Nicht gehört wurde zum Beispiel auch der großartige UNO-Beschluss, der am 7. Juli 2017 von 127 Staaten zur Ächtung von Atomwaffen und einer atomaren Kriegsführung verkündet wurde. Wer war nicht dabei? Deutschland und die meisten der G20 Staaten, die über Atomkraftwerke verfügen und damit grundsätzlich Zugang zu Atomwaffen haben. Sie ignorierten und boykottierten die UNO-Generalversammlung.

Zur Vorstellung der Wahlkampagne der FDP

Die FDP hat heute ihre Kampagne für die BTW vorgestellt. #DenkenWirNeu heißt das Motto. Als Anspruch an die eigene Politik wäre das ja mal was Neues. Aber Verpackung ist nicht gleich Inhalt. Und der ist alt geblieben. Nicht nur bei der Umweltpolitik klafft eine phänomenale Lücke.

In NRW zettelt die FDP da gerade einen umweltpolitischen Kahlschlag an. Das Klimaschutzgesetz wird de facto kaltgestellt. Statt Umwelt und Natur stellt die FDP die alte Industrie und die Massentierhaltung unter Schutz. Mit dem Quasi-Verbot für neue Windkraftanlagen gefährdet die FDP Arbeitsplätze der Zukunft.

Die FDP bleibt in neoliberalen Dogmen gefangen:  Das Wahlprogramm besteht aus 50 Mrd. Euro teuren Forderungen plus massive Steuersenkungen für Besserverdienende. Willkommen zurück, Zahnarzt-Partei!

Verbunden mit der Forderung, Schulden abzubauen, steht die Selbstdarstellung als „Partei, die rechnen kann“, in krassem Widerspruch zum Wahlprogramm.
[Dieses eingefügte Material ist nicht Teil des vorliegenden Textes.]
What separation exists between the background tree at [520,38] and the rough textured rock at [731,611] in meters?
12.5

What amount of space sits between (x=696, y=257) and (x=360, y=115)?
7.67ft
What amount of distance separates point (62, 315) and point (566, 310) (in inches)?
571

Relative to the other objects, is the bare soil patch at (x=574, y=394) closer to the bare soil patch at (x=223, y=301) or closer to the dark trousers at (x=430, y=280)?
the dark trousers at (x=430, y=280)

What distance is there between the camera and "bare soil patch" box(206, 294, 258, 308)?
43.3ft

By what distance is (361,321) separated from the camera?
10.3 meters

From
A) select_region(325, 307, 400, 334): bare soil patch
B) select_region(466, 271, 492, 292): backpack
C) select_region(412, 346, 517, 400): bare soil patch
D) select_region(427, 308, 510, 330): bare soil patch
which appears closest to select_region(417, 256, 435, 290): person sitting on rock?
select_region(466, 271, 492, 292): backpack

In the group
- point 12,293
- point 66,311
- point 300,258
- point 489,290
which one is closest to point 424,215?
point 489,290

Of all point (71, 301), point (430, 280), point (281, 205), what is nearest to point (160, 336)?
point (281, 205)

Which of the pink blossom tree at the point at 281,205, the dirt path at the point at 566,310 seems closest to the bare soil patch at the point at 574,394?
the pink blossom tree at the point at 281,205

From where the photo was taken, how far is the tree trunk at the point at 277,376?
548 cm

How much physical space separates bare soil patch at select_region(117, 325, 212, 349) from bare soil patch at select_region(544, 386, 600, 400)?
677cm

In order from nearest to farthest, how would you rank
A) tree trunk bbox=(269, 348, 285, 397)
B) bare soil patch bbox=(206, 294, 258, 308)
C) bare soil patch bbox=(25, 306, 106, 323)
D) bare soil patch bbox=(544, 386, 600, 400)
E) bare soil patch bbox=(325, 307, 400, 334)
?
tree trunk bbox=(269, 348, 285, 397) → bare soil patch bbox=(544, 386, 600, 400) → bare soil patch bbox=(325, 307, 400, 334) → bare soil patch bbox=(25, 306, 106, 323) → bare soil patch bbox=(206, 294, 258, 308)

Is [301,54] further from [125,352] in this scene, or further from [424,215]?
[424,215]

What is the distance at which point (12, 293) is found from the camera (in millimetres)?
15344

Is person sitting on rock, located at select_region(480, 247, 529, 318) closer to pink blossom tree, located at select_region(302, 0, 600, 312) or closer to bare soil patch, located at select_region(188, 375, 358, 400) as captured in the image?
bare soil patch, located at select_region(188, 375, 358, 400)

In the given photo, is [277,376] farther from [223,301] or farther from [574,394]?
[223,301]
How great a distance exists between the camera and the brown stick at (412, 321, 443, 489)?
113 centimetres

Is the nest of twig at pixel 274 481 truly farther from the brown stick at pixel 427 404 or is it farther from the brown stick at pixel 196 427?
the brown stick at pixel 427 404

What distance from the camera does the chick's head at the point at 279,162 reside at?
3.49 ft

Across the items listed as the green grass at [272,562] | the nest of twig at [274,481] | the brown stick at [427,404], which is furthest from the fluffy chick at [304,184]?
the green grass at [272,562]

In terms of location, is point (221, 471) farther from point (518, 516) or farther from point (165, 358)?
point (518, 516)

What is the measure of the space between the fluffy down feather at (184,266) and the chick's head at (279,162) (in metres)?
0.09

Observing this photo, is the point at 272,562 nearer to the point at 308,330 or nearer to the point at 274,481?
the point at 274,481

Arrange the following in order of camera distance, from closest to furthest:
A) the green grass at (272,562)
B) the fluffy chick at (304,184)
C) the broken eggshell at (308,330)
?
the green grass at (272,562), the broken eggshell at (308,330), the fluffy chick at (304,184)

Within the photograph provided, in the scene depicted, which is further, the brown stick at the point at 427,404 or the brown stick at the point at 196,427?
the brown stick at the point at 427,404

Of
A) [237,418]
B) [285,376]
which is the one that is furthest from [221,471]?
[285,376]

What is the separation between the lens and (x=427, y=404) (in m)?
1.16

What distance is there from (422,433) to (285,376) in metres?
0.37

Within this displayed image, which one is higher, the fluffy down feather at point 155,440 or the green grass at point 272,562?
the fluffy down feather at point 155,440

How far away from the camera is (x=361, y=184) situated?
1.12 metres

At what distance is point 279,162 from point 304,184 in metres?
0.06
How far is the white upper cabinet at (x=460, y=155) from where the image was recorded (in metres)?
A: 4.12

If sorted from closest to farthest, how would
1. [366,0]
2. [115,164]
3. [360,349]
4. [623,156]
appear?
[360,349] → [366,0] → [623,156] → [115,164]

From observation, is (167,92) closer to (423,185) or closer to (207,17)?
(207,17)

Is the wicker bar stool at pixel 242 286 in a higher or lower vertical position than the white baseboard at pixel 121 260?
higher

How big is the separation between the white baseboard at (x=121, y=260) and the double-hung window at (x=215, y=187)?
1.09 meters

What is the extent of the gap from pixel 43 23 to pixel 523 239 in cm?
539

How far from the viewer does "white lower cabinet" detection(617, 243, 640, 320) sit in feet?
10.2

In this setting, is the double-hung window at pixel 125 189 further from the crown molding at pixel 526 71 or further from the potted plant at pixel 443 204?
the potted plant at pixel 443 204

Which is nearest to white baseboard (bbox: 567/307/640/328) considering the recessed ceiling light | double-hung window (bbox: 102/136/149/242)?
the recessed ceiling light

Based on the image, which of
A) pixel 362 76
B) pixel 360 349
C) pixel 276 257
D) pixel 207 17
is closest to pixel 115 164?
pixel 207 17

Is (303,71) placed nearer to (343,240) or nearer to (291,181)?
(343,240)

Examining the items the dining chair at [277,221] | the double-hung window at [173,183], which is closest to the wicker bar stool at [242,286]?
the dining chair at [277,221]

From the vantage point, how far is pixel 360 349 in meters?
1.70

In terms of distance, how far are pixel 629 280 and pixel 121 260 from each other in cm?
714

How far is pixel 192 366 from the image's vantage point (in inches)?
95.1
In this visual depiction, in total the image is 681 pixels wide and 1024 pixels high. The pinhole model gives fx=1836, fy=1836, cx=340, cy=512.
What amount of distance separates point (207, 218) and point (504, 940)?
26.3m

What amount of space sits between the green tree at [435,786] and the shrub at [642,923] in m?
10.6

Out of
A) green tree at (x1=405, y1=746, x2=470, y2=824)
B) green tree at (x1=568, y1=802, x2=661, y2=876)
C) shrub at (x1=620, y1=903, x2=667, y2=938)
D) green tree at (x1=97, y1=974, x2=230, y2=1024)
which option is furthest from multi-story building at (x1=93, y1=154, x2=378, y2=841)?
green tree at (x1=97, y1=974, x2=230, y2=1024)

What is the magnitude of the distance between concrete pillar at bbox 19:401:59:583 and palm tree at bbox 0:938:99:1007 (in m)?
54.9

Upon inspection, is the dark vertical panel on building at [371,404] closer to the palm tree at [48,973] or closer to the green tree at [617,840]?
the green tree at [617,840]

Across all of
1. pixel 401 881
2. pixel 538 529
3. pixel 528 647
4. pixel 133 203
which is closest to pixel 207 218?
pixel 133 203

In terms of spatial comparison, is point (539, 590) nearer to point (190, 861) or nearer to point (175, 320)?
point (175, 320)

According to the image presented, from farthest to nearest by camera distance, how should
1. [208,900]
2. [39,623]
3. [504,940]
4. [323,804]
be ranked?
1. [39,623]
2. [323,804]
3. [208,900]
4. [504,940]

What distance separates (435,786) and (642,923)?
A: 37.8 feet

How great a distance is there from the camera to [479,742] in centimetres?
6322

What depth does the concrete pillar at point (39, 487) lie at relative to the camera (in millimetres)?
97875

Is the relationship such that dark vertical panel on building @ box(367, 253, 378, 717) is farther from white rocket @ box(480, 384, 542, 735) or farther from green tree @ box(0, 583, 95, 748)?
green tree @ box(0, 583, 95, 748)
Wieder einmal kommen Zweifel auf, ob die FDP die Grundrechenarten beherrscht.

Syrien

Es ist erfreulich, dass es Fortschritte gibt im Bemühen um Frieden in Syrien. Es bleibt wichtig, die Rolle der Vereinten Nationen bei der Suche nach einer friedlichen Lösung zu stärken. Deshalb erwarten wir von Moskau und Washington, dass sie die heute beginnende siebte Runde der Friedensverhandlungen in Genf konstruktiv begleiten.